See "One that slipped through correlation" over at By Common Consent.

I'm glad to see I'm not the only one who has been studying the Godhead in depth. I think its interesting how most people are so naturally predisposed to recognize Old Testament Jehovah as Heavenly Father that it takes extremely careful scrutiny to realize it is inconsistent with the DIA doctrine.

I was particularly intrigued by Mark Butler (II)'s comment, #33, where he stated:
Perhaps the more interesting question is not the identification of Jehovah as the Son in the Old Testament, but the theological or doctrinal motivation for such identification. Jehovah as Heavenly Father sure seems to make a lot more sense. Why the apparent urge to turn Heavenly Father into an absentee landlord?

Here, Mark raises a very important question. What is the actual motivation behind the bizarre doctrinal shift? I have been speaking with several people lately and have been surprised to find that nearly everyone I know always assumed Jehovah was the Father, and when presented with the doctrine to the contrary either in Seminary or Sunday School have considered it to be an aberration, a quirk, something that sounds wrong and must be a mistake. Even people who by no means even attempt to be theologians naturally react this way. So what is the motivating force behind this unnatural and radically untraditional re-interpretation of scripture?

2 comments:

LifeOnaPlate said...

This is easily explained by the concept of Jehovah being a name-title. Because God and Jesus are one, it follows that we don't need to always differentiate between the two, or expect early writers to do so.

Jeff said...

That's not much of an explanation, more of a shrug, eh? If Jehovah is a name title, then what does it mean? It is closest to the Hebrew verb "to be", or "being" and yet the Torah declares "Jehovah is our God, Jehovah is One."

Jesus knew who Jehovah was, as is clear by his own usage of Old Testament scriptures, and all the Messianic prophecies are about Jehovah's ANOINTED SERVANT - The Messiah, or the Christ. The Messiah works for Jehovah.

The modern position of the LDS Curriculum simply shatters under this. If Jesus was "the great Jehovah of the Old Testament" then his Messiah has NOT YET COME. If we accept Jehovah as Father, then Jesus is a potential candidate to have fulfilled the Messianic prophecies. In light of such a plain reading of the text, the identity of Jehovah isn't nearly so fluid as people would have us think, but rather quite clear.

I expect early writers to use the divine name with great care, as they had it sealed upon their minds.

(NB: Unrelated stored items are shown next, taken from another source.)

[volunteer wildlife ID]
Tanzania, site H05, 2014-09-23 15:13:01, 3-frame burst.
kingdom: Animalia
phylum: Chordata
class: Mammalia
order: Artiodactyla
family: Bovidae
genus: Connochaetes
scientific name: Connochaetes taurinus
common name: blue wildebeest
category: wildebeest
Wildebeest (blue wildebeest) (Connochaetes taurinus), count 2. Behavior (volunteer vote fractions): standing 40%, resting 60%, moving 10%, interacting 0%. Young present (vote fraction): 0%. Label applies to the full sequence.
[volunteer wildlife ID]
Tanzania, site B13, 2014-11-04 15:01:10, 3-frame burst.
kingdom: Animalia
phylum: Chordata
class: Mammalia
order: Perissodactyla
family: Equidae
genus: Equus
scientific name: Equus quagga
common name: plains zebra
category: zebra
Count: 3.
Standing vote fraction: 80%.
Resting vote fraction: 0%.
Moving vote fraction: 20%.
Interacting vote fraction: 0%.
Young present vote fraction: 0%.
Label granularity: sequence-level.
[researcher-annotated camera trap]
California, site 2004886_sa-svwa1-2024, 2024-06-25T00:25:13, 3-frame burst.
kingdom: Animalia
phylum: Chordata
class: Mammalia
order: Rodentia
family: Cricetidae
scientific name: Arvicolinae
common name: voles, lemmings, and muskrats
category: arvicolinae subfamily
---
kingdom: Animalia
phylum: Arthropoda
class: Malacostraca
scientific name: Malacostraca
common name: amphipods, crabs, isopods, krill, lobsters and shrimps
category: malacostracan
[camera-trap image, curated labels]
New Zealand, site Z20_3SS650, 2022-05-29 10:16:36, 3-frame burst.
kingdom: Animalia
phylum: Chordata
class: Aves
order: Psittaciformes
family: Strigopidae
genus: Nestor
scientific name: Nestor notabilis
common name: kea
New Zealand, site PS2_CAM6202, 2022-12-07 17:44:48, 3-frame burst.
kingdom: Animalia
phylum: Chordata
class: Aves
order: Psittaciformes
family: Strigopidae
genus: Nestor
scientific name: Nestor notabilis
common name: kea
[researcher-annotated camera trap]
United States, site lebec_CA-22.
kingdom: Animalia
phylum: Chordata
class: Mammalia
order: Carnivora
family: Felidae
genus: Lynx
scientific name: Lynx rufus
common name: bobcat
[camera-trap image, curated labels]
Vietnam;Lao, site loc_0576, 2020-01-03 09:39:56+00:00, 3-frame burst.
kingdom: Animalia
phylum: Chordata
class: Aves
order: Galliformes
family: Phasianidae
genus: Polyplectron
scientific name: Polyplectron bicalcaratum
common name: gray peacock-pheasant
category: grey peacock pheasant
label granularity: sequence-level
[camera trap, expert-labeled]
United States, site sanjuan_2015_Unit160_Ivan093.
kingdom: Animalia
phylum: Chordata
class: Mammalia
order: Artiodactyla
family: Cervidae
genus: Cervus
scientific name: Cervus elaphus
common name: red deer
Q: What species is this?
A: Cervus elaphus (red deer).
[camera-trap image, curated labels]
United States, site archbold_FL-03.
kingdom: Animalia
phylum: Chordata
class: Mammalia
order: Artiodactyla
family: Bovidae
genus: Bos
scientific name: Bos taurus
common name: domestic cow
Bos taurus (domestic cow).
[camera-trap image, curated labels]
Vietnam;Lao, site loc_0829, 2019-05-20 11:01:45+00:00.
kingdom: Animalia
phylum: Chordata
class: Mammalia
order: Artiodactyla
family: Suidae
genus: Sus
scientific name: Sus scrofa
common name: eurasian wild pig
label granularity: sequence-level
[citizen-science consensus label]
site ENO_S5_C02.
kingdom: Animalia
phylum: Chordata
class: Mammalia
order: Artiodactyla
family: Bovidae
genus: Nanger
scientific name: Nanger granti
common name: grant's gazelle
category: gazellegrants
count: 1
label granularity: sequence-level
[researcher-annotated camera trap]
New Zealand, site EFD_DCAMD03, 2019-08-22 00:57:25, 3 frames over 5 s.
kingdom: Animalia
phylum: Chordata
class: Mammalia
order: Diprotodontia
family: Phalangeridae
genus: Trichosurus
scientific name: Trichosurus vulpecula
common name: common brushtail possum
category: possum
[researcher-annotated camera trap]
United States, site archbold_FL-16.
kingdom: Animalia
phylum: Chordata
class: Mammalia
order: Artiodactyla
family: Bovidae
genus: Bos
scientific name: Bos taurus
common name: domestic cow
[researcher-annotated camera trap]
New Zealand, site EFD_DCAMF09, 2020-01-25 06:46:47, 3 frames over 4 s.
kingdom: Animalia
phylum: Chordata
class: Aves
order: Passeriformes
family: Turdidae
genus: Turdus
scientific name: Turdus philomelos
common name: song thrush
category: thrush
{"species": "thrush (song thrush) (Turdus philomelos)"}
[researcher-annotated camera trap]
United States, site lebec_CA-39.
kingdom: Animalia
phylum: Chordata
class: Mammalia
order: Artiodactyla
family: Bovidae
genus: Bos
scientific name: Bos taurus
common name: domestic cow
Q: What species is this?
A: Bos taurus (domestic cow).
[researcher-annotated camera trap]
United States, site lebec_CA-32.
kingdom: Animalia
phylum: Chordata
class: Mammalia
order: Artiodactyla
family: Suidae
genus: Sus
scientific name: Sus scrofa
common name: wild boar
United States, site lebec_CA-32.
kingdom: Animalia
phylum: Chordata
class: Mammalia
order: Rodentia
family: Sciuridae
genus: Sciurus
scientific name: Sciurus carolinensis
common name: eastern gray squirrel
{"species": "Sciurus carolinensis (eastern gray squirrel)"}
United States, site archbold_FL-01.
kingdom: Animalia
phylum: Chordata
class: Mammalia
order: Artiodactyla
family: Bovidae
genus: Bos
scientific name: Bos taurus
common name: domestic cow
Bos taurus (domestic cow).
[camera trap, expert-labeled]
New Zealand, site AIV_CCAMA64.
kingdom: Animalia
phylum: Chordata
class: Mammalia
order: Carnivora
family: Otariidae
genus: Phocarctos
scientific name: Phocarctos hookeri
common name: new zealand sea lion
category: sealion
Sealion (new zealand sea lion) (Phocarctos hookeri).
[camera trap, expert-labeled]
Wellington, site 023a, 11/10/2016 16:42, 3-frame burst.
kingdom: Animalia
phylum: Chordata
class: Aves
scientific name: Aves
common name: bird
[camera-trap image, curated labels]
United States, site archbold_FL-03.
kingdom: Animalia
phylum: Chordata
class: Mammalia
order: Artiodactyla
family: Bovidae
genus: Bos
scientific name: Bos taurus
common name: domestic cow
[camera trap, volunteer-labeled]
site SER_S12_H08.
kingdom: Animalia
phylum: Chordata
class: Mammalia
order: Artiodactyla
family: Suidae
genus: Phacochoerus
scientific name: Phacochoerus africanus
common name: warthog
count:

I no longer tow the party line on this one because I believe it is actually a great pride which is causing doctrinal errors to stack up and never be admitted to or given up. The Church is building itself a little pet monster out of false doctrine, and since it created it, it loves it and cares for it, and will not let it die, sadly, this seems to be true, even if it leads people to breaking the First Commandment.